Thioredoxin protects mitochondrial structure, function and biogenesis in myocardial ischemia-reperfusion via redox-dependent activation of AKT-CREB- PGC1α pathway in aged mice.

Aging is an independent risk factor for cardiovascular diseases, such as myocardial infarction due to ischemia-reperfusion injury (I/R) of the heart. Cytosolic thioredoxin (Trx) is a multifunctional redox protein which has antioxidant and protein disulfide reducing properties. We hypothesized that high levels of Trx will protect against multifactorial disease such as myocardial infarction due to I/R injury in aged mice. Aged mice overexpressing human Trx (Trx-Tg), mice expressing redox-inactive mutant of human Trx (dnTrx-Tg) and non-transgenic litter-mates (NT) were subjected to I/R (60/30 min), and cardiac function, mitochondrial structure and function, and biogenesis involving PGC1α pathway were evaluated in these mice. While aged Trx-Tg mice were protected from I/R-induced reduction in ejection fraction (EF) and fractional shortening (FS), had smaller infarct with decreased apoptosis and preserved mitochondrial function, aged dnTrx-Tg mice showed enhanced myocardial injury and mitochondrial dysfunction. Further, Trx-Tg mice were protected from I/R induced loss of PGC1α, ACO2, MFN1 and MFN2 in the myocardium. The dnTrx-Tg mice were highly sensitive to I/R induced apoptosis. Overall, our study demonstrated that the loss of Trx redox balance in I/R in aged NT or dnTrx-Tg mice resulted in decreased PGC1α expression that decreased mitochondrial gene expression with increased myocardial apoptosis. High levels of Trx, but not mitochondrial thioredoxin (Trx-2) maintained Trx redox balance in I/R resulting in increased PGC1α expression via AKT/CREB activation upregulating mitochondrial gene expression and protection against I/R injury.

Available data:
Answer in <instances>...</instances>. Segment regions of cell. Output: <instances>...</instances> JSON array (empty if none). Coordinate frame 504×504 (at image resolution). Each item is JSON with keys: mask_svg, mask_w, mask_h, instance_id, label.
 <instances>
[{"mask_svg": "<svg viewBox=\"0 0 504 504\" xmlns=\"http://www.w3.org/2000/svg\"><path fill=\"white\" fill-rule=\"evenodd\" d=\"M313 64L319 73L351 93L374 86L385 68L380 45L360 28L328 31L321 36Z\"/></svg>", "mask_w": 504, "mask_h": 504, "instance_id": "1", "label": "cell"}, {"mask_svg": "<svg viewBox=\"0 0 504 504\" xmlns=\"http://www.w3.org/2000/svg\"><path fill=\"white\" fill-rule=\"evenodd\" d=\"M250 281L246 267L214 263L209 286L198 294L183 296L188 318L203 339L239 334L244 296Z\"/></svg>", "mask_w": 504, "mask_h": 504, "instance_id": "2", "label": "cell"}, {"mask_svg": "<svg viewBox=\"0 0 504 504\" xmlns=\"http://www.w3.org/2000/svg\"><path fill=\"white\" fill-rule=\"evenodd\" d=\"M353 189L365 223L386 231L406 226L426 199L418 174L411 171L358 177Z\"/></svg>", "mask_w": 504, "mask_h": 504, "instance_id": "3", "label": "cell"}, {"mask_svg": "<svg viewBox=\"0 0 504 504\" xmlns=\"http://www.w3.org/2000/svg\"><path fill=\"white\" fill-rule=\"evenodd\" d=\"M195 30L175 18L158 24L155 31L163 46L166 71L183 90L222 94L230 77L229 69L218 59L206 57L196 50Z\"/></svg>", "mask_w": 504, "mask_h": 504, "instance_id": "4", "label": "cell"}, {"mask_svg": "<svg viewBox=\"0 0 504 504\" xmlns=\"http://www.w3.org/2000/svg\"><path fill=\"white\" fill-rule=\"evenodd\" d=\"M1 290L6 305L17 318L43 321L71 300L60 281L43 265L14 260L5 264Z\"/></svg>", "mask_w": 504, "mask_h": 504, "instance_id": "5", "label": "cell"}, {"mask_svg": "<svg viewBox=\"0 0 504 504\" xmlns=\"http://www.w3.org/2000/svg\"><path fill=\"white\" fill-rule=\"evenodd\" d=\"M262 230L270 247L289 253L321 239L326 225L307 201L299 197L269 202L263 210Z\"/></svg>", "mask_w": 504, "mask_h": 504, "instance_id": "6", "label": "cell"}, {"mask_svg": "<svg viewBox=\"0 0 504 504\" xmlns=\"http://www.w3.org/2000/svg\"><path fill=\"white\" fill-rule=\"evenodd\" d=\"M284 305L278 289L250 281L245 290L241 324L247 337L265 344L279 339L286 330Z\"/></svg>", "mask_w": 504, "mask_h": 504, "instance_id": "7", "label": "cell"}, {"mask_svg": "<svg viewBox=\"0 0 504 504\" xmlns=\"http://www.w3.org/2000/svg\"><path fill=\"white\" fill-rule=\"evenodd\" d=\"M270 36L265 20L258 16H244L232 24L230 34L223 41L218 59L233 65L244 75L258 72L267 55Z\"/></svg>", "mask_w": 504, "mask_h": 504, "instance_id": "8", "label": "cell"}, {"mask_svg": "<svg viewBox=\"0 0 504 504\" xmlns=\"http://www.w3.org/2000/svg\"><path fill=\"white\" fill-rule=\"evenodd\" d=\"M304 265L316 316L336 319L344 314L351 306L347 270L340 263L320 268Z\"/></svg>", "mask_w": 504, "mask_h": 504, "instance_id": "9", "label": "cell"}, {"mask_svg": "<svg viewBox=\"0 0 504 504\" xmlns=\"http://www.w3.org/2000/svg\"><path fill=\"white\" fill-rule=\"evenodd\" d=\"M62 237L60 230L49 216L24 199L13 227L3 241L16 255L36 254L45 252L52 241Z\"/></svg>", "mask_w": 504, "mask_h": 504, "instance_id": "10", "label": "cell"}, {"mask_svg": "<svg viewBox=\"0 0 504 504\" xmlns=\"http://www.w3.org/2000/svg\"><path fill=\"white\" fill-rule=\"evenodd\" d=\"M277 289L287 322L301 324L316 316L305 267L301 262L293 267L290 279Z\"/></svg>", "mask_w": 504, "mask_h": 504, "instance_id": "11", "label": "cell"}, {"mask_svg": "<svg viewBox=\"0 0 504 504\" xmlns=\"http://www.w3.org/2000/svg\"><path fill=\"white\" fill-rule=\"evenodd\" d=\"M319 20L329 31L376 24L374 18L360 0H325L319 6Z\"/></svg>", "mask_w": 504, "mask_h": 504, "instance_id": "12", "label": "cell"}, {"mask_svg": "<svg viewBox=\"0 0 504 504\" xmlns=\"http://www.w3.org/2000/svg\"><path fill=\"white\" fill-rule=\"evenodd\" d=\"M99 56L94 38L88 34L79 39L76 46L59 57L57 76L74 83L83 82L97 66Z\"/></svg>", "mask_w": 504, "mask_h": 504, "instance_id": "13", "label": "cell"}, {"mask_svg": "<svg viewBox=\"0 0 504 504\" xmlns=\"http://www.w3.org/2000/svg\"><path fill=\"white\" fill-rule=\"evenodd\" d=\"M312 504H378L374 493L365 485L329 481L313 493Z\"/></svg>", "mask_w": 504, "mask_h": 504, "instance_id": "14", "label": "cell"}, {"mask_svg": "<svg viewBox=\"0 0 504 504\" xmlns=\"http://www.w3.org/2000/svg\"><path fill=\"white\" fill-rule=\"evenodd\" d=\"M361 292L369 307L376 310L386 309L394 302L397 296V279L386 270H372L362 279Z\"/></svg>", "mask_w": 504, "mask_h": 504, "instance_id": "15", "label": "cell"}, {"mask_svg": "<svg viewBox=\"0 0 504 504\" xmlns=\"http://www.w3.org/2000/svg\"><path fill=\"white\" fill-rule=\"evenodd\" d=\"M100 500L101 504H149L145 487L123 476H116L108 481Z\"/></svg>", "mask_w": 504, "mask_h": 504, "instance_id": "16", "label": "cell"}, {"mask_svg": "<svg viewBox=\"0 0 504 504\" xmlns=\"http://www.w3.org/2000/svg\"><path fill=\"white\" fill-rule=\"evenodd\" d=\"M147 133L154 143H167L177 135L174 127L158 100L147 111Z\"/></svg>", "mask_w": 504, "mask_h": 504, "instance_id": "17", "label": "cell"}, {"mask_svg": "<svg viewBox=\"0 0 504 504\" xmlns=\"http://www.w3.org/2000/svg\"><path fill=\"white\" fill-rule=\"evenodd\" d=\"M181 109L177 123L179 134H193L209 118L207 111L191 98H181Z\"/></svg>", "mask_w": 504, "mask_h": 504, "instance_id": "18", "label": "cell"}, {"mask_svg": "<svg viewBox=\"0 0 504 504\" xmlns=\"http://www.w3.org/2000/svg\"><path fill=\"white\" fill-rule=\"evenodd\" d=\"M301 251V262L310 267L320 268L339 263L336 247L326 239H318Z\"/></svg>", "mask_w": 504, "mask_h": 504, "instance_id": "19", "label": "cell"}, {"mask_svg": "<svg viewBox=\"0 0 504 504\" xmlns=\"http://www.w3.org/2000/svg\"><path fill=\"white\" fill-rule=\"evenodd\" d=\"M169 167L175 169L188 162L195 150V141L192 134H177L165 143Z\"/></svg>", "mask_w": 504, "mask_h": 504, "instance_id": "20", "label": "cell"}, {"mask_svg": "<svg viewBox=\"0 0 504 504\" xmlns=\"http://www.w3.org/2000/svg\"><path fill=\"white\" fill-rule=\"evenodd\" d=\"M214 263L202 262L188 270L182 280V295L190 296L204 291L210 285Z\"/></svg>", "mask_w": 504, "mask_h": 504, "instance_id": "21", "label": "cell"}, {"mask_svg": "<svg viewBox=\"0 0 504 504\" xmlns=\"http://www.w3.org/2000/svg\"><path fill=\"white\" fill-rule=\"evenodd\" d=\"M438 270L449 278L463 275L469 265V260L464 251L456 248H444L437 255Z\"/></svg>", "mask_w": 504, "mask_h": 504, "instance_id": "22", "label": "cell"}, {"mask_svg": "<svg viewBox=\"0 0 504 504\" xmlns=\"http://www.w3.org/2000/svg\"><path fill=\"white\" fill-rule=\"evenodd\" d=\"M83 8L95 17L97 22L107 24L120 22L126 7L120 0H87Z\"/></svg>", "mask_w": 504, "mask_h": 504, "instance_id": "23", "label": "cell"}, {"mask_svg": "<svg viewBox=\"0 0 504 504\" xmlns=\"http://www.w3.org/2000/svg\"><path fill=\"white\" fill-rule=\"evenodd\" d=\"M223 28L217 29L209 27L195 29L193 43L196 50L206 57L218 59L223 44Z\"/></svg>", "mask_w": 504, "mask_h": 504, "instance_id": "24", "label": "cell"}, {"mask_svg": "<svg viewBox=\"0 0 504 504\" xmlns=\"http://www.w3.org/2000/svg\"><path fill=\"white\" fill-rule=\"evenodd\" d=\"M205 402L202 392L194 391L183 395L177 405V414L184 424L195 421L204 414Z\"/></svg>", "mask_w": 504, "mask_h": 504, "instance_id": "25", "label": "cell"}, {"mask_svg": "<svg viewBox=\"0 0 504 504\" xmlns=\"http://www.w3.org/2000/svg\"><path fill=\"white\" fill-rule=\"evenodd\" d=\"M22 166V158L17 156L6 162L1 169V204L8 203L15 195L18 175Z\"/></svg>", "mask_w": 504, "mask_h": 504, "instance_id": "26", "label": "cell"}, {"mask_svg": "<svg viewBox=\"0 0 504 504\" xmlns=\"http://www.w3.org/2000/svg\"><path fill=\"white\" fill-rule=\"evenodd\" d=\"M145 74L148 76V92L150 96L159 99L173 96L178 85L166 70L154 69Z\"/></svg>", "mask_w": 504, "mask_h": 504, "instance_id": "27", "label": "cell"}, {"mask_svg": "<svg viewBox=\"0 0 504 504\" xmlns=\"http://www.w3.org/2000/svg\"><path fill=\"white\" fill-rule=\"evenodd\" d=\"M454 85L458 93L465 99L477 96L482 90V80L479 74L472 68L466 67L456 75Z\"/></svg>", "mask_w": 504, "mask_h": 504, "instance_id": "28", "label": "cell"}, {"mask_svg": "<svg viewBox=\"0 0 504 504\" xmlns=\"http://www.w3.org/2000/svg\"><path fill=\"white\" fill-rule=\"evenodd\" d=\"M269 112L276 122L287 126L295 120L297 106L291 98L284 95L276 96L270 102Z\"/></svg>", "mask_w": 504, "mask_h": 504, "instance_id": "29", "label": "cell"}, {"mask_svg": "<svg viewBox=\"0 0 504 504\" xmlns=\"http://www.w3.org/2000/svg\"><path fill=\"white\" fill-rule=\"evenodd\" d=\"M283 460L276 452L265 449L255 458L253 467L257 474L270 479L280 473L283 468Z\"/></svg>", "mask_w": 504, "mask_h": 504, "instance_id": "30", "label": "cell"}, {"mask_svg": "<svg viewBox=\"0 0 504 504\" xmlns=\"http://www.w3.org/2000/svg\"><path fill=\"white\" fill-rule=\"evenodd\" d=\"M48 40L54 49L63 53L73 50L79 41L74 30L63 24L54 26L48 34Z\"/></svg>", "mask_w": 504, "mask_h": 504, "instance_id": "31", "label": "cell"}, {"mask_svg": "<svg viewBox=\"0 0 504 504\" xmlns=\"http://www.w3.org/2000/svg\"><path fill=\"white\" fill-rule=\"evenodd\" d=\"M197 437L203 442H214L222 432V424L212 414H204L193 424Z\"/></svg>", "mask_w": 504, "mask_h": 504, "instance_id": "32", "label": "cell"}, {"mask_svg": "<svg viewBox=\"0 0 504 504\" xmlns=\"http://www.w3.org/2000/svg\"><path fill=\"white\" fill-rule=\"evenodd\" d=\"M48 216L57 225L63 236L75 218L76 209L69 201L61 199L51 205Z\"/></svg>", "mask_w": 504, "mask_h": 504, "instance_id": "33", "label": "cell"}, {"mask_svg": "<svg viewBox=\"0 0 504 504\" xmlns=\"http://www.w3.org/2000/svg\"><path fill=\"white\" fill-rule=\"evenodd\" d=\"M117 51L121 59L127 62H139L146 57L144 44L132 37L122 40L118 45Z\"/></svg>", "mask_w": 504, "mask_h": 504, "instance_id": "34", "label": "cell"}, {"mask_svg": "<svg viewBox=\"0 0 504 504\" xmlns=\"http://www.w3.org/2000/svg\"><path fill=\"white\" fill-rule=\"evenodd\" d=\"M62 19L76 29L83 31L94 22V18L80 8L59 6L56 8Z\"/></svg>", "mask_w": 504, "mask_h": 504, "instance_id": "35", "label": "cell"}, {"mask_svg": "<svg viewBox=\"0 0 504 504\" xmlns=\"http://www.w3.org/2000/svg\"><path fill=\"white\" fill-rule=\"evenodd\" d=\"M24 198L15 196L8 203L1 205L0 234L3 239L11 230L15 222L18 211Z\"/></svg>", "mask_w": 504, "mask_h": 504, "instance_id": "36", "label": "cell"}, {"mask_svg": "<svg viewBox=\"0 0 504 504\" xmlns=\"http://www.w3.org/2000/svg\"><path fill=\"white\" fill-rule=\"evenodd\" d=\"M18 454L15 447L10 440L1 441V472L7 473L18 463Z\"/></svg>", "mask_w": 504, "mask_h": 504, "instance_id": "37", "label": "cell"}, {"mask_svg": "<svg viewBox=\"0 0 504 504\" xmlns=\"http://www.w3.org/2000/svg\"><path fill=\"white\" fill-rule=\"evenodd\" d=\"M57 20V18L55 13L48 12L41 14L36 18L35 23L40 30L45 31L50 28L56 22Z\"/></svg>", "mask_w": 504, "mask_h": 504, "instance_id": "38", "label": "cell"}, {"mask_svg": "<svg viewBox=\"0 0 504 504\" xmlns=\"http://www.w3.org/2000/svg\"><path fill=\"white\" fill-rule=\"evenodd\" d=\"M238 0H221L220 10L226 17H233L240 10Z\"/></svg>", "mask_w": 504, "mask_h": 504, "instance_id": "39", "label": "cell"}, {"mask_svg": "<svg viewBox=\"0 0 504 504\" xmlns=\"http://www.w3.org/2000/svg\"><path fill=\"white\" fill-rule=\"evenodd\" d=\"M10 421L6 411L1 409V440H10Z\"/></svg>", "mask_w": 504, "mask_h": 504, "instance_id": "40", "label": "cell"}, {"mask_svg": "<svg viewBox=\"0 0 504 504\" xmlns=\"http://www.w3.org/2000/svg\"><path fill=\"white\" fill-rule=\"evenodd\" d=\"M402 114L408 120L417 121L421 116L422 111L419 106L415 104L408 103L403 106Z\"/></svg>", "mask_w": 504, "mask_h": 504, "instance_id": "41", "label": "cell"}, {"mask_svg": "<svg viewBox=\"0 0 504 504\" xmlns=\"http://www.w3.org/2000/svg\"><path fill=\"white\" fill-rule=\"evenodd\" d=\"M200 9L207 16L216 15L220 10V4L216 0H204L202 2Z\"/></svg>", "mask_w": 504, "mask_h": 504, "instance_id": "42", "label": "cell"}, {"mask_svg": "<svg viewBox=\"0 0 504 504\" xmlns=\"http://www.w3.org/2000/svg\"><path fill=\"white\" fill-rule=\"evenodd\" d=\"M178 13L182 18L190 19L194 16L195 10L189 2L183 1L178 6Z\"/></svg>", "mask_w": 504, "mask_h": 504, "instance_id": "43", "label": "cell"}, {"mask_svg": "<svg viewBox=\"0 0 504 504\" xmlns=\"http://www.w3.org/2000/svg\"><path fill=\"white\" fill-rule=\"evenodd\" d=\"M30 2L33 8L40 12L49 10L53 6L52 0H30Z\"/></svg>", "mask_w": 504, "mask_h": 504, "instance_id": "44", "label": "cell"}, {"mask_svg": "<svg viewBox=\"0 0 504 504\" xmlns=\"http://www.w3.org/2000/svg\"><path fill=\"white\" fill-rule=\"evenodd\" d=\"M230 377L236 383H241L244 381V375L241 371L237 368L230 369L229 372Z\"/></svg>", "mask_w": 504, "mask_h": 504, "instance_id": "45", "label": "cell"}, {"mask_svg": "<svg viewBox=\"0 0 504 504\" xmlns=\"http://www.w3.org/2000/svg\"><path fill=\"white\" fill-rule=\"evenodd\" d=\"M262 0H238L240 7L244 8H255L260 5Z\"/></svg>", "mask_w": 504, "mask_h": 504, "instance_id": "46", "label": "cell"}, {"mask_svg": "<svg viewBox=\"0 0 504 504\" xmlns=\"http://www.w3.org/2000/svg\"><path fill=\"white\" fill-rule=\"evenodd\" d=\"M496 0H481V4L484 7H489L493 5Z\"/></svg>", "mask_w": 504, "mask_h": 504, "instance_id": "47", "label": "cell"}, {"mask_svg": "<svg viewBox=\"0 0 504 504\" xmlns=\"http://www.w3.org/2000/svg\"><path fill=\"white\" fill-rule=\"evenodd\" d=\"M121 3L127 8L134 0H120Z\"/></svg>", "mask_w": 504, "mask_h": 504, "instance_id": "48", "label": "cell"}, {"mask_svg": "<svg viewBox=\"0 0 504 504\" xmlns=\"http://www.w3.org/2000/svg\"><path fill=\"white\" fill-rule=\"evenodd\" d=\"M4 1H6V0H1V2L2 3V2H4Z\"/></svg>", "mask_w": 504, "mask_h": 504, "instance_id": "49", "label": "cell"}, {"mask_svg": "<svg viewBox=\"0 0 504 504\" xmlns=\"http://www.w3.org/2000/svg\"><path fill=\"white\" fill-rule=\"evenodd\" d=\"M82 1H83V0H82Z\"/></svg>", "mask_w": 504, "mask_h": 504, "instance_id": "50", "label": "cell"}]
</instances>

Aim of the task: Reproduce the thioredoxin abstract, word for word, from "Thioredoxin protects mitochondrial" to "pathway in aged mice.".

Exercise response:
Thioredoxin protects mitochondrial structure, function and biogenesis in myocardial ischemia-reperfusion via redox-dependent activation of AKT-CREB- PGC1α pathway in aged mice.